Following the 2019 revival, the play began its first UK tour from January 2020 at The Alexandra, Birmingham. However on 27 March 2020 it was announced the remainder of the tour had been cancelled due to the COVID-19 pandemic. Another UK tour began in January 2025, opening at the Churchill Theatre, Bromley, touring until September 2025. Following the tour, the production will return to the West End at the Peacock Theatre for a Halloween season from 30 September to 8 November 2025.

=== Other global productions ===
In 2015, the show was produced at the Sydney Opera House before going on an Australian National Tour concluding at the State Theatre Centre of Western Australia in October 2016. The play was also performed in Toronto (2011), Russia (2012), Peru (2015), China (2018), Finland (2018) and The Netherlands (2019).

==Plot==
The play is notable for running only 80 minutes (with no interval) and for its publicized warnings advising against anyone under the age of 15 attending. The marketing of the show outside the theatre is unusual in that there are no production photographs, just stills and video monitors showing the shocked reactions of audience members. An announcement at the end of the play asks the audience to "keep the secrets of Ghost Stories" so that new audiences do not have the experience spoiled with any prior information about the play.

Its plot and specific moments are sampled from various TV series and films including, most obviously, the episode ‘During Barty’s Party’ from Beasts by Nigel Kneale, Don’t Look Now, Halloween and Le Serpent.

Reviews of the show have confined themselves to outlining the basic structure of the plot, which revolves around Dr. Goodman, a Professor of Parapsychology delivering a lecture on ghost stories. In the lecture, he discusses a website featuring ghostly pictures, scienceofghosts.com. He has recorded interviews with three people who claim to have had a supernatural experience. Each story seems to hinge on guilty feelings. As each interview is played back, the story is re-enacted on stage. The stories are recounted by a night watchman, a teen driver and a businessman awaiting his first child. These stories are then drawn together at the end, with a twist, as it becomes clear that the Professor is a participant in the stories and not simply a narrator.

———

_TASK INSTRUCTIONS_
• A. Reproduce the passage of the Ghost Stories text starting with "Following the 2019" and going on through "The Netherlands (2019).".
• B. Carry on with the Ghost Stories text from the point where it stops.
The material that comes next is separate from the Ghost Stories text.

———

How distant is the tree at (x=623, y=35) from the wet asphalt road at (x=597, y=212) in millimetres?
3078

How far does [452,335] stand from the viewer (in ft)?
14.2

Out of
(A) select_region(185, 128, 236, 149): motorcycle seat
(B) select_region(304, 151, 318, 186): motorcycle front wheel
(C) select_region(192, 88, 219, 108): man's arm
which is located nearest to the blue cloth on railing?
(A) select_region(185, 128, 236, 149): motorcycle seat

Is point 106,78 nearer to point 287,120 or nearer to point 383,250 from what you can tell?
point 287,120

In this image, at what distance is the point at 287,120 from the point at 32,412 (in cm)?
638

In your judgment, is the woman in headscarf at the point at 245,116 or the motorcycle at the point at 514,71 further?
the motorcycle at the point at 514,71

———

_EXERCISE ANSWERS_
• A.
Following the 2019 revival, the play began its first UK tour from January 2020 at The Alexandra, Birmingham. However on 27 March 2020 it was announced the remainder of the tour had been cancelled due to the COVID-19 pandemic. Another UK tour began in January 2025, opening at the Churchill Theatre, Bromley, touring until September 2025. Following the tour, the production will return to the West End at the Peacock Theatre for a Halloween season from 30 September to 8 November 2025.

=== Other global productions ===
In 2015, the show was produced at the Sydney Opera House before going on an Australian National Tour concluding at the State Theatre Centre of Western Australia in October 2016. The play was also performed in Toronto (2011), Russia (2012), Peru (2015), China (2018), Finland (2018) and The Netherlands (2019).

• B.
== Critical reception ==
Reviewing the 2010 production, The Guardian called the stories "as substantial and troubling as the fake ectoplasm manifested by a dodgy medium" while, in the same newspaper, a real-life psychic ghost hunter was quoted as saying the play "was refreshing, and made me jump, several times." After revisiting the play in 2019, the newspaper concluded it had become more elegant over the years, but remained "more playful than petrifying." Time Out called the play a "harrowing, 80-minute nightmare thrill."

==Cast and characters==

| Character | Liverpool / Hammersmith / West End | West End | Hammersmith | West End | UK tour |  | West End |
| 2010 | 2014 | 2019 |  | 2020 | 2025 |  |
| Professor Philip Goodman | Andy Nyman | Paul Kemp | Simon Lipkin |  | Joshua Higgott | Dan Tetsell | Jonathan Guy Lewis |
| Tony Matthews | David Cardy | Phillip Whitchurch | Garry Cooper |  | Paul Hawkyard | David Cardy |  |
| Simon Rifkind | Ryan Gage | Chris Levens | Preston Nyman |  | Gus Gordon | Eddie Loodmer-Elliott | Preston Nyman |
| Mike Priddle | Nicholas Burns | Gary Shelford | Richard Sutton |  |  | Clive Mantle |  |
| The Others* | Lewis Peploe | Dino Fetscher | Roly Botha | Lloyd McDonagh |  |  |  |

- Previously credited as "Fight and Movement Director" as part of the creative team until the 2025 West End revival

=== Notable replacements ===

==== West End (2010) production ====
- Professor Philip Goodman - Reece Shearsmith

== Creative teams ==

=== Original Liverpool and London production ===

- Written by Jeremy Dyson and Andy Nyman
- Directed by Jeremy Dyson, Andy Nyman and Sean Holmes
- Associate Director Sean Holmes and Joe Murphy
- Designed by Jon Bausor
- Lighting by James Farncombe
- Sound by Nick Manning
- Special Effects by Scott Penrose

== Film adaptation ==

A film adaptation premiered in 2017, starring Nyman in a reprisal of his role as Professor Philip Goodman, Paul Whitehouse as the night watchman, Alex Lawther as the student, and Martin Freeman as the businessman.